今夜、ロマンス劇場でのボブおじさんのレビュー・感想・評価

今夜、ロマンス劇場で(2018年製作の映画)
3.9
映画が娯楽の王様だった1960年代の古き良き時代を背景に描かれる懐かしさに溢れたロマンティックコメディ。モノクロ映画の中のヒロインと現実世界の青年が織りなす切ない恋の物語を綾瀬はるかと坂口健太郎が素敵なファンタジーとして観せてくれた。

映画監督を目指す健司がモノクロ映画のヒロイン美雪に心を奪われ映画館に通い続けていたそんなある日、美雪がスクリーンを飛び出し健司の前に現われる。モノクロ姿のままの彼女をカラフルな現実世界に案内するうち、健司と美雪は少しずつ惹かれ合っていくのだが…。
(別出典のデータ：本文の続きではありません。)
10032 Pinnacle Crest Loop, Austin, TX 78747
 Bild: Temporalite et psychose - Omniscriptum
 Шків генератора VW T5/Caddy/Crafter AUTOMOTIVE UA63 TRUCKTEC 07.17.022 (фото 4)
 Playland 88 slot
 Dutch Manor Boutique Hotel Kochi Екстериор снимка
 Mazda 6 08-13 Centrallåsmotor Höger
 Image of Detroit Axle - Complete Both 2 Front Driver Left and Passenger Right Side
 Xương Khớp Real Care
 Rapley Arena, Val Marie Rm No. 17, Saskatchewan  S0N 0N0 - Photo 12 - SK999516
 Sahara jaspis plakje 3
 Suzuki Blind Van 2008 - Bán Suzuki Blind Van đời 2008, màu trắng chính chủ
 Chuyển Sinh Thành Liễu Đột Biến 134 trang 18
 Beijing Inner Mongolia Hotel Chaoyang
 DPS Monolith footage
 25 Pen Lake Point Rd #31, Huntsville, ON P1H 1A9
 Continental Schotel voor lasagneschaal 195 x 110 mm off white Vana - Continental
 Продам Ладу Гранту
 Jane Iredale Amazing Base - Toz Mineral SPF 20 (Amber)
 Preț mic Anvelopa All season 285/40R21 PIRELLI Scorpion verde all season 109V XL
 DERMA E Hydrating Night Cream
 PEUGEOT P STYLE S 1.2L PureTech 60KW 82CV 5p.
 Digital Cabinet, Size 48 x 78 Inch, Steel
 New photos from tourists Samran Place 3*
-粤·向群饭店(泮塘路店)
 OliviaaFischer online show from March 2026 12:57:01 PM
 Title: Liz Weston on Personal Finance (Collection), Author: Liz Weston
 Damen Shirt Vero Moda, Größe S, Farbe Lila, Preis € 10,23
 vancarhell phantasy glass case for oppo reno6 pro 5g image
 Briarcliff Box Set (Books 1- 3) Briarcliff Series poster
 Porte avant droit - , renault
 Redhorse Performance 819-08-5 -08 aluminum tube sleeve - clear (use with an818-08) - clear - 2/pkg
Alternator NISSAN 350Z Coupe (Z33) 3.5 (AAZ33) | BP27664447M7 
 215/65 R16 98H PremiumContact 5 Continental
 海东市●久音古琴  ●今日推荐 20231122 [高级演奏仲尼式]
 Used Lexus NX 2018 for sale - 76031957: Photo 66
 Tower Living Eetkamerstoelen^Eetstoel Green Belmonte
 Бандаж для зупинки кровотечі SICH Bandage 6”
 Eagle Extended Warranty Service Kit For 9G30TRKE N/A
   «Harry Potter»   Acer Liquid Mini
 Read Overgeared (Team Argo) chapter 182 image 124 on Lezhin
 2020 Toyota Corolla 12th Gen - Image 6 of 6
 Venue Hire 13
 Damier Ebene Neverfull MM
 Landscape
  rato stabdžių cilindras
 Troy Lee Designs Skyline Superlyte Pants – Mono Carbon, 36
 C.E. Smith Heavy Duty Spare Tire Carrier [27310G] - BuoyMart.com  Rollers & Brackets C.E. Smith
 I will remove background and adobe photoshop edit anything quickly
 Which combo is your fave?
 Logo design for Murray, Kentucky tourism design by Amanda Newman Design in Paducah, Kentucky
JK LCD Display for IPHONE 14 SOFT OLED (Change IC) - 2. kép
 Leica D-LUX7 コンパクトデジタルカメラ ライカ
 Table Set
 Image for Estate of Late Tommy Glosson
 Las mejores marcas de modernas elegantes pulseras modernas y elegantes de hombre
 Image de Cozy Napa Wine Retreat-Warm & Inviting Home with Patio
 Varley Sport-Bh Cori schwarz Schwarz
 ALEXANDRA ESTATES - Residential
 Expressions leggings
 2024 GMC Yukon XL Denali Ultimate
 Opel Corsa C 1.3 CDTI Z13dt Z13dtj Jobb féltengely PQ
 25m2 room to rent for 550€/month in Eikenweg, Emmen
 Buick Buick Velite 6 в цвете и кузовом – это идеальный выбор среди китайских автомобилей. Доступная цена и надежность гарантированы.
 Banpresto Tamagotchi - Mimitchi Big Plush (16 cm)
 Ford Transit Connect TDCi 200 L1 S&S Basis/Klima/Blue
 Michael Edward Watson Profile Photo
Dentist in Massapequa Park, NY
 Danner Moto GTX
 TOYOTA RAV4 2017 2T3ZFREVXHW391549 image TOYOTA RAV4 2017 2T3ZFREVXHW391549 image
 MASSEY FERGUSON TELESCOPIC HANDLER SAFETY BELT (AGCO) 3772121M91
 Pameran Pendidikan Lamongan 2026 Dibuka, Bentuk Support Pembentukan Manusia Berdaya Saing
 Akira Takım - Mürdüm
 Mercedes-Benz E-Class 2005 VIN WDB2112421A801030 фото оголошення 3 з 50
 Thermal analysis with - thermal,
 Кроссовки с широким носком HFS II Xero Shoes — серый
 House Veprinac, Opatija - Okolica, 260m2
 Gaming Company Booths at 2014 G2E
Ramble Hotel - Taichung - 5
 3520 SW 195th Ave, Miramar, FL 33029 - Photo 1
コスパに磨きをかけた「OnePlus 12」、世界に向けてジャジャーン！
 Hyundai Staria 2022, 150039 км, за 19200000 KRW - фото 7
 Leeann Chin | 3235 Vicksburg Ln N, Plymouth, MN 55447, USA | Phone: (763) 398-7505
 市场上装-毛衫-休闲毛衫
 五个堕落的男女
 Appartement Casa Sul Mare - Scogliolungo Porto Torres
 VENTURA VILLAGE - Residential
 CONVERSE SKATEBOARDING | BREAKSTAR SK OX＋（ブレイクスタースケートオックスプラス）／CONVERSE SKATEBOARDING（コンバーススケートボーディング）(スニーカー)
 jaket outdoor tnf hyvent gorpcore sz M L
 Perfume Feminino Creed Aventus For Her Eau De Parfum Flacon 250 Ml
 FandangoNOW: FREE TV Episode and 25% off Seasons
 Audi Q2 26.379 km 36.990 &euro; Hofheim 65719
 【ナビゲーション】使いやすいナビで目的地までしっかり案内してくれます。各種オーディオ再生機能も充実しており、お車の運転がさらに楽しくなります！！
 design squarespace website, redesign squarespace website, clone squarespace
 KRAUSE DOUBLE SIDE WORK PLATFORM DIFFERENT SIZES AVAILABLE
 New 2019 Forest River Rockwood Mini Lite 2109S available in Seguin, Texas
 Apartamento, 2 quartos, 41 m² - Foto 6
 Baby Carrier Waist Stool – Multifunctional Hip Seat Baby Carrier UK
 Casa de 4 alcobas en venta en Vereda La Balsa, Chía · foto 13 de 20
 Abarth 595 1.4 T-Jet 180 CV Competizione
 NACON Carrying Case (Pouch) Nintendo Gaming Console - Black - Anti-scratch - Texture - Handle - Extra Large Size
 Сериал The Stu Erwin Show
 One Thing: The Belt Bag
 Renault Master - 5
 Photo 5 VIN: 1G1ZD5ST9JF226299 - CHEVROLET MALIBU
冒頭のスクリーンの中のヒロインは、明らかに「ローマの休日」や「オズの魔法使い」へのオマージュだろうし、銀幕の中から憧れの人が飛び出して現実の世界で共演するのは「カイロの紫のバラ」。特に人には言えない2人だけの秘密を抱えた生活とヒロインの抜群のファッションセンスは「ローマの休日」を思わせる。

またクライマックスのあるシーンは、岡田英次と久我美子が1950年の映画「また逢う日まで」で既に演じているし、老境の主人公が自分の恋物語を語り出す手法は、「シザーハンズ」や「タイタニック」「きみに読む物語」でも使われていた。

そもそも映画館や撮影所を舞台やタイトルに使った映画は、世界中に枚挙にいとまがない。

だが、これらの演出がパクリではなくオマージュとして受け取れるのは、〝人のぬくもりに触れると消えてしまう〟という秘密があったからだろう。この設定により、物語にオリジナリティが出て過去作の引用も素直に受け入れることができた😊

撮影所内でのコメディパートは北村一輝が盛り上げて、現代パートはベテランの加藤剛が引き締める。ラストではサプライズも用意されており、古き良き映画の雰囲気も味わえるいい映画だった。